Indeed, this may even be a good thing. An intellectual environment where all experts followed my “just trust the experts” maxim would result in excessive conformity of opinion, making bias more likely. We should want to live in a world where experts don’t agree, and instead debate each other, as this raises the average quality of their opinions.4
An analogy is investing. The average investor is better off putting their money in a low-cost index fund rather than picking stocks. Most investors (including professionals) fail to beat the market consistently. And yet, we do want at least some amount of (mostly deluded) contrarians trying to actively beat the market, since it is this very activity that determines values in the market.
Final Thoughts
While I first heard this argument for believing expertise ages ago, I don’t think its logic alone is what made me attempt to follow it more rigorously in my life.
Instead, it’s the experience of having been persuaded by a contrarian expert, being fully convinced and, years later, being dissuaded from those original views as I encountered more evidence. And unlike the boy who touched the fire, it took being burned more than a few times before I developed the reflex.
While I doubt this argument will bring any dyed-in-the-wool contrarians or conspiracy theorists to my worldview, I do hope it will nudge a few people into giving more weight to the dominant expert perspective, and a bit less weight to the voices of persuasive-sounding contrarians.
Because, ultimately, having true beliefs does matter. Your beliefs inform how you invest, eat, build your career, raise your kids and take care of your health. And if your fundamental worldview isn’t optimized for gathering true beliefs, you’re bound to make mistakes.
Footnotes
- Which, I’ll admit, any factual assertion about nutritional advice is something I only hold loosely.
- Or, if no consensus exists, then the viewpoint which would win a plurality of votes, were there to be an election.

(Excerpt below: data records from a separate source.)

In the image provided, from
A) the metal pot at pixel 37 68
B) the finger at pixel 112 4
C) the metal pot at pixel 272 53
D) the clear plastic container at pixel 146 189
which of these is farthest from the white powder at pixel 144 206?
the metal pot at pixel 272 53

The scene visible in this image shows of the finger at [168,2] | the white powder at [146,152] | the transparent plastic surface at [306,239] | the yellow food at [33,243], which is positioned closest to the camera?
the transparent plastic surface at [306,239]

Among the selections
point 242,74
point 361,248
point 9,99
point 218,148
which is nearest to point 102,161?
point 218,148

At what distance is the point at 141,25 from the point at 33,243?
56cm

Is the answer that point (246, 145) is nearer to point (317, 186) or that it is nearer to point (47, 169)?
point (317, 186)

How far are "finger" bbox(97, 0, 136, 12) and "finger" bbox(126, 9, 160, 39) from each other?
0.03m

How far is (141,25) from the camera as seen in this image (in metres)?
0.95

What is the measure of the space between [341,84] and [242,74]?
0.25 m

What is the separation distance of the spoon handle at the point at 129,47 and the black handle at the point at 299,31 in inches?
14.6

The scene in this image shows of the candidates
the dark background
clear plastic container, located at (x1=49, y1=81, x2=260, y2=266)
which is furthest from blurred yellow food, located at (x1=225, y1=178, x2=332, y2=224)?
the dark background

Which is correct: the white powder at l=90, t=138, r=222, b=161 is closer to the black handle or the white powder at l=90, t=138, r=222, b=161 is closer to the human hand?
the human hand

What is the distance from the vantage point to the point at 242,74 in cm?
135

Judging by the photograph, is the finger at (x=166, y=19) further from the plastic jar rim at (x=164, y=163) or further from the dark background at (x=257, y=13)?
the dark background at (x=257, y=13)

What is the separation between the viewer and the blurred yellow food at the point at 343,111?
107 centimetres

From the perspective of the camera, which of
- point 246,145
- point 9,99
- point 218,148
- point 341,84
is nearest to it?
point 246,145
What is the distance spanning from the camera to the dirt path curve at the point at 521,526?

- The opposite is also true: If people who have an ideological incentive to find a particular answer struggle to find it, that’s probably strong evidence for a null conclusion. This was my takeaway on the research on cognitive training, which has had disappointing results despite being researched by many hopeful enthusiasts.
- There is certainly a tension here with my advice. I recognize the value of believing experts, and I also recognize that if this is all I do, my work will probably fail to have much lasting intellectual value. I need to adopt at least a mild degree of contrarianism in my work, or I’ll risk being irrelevant.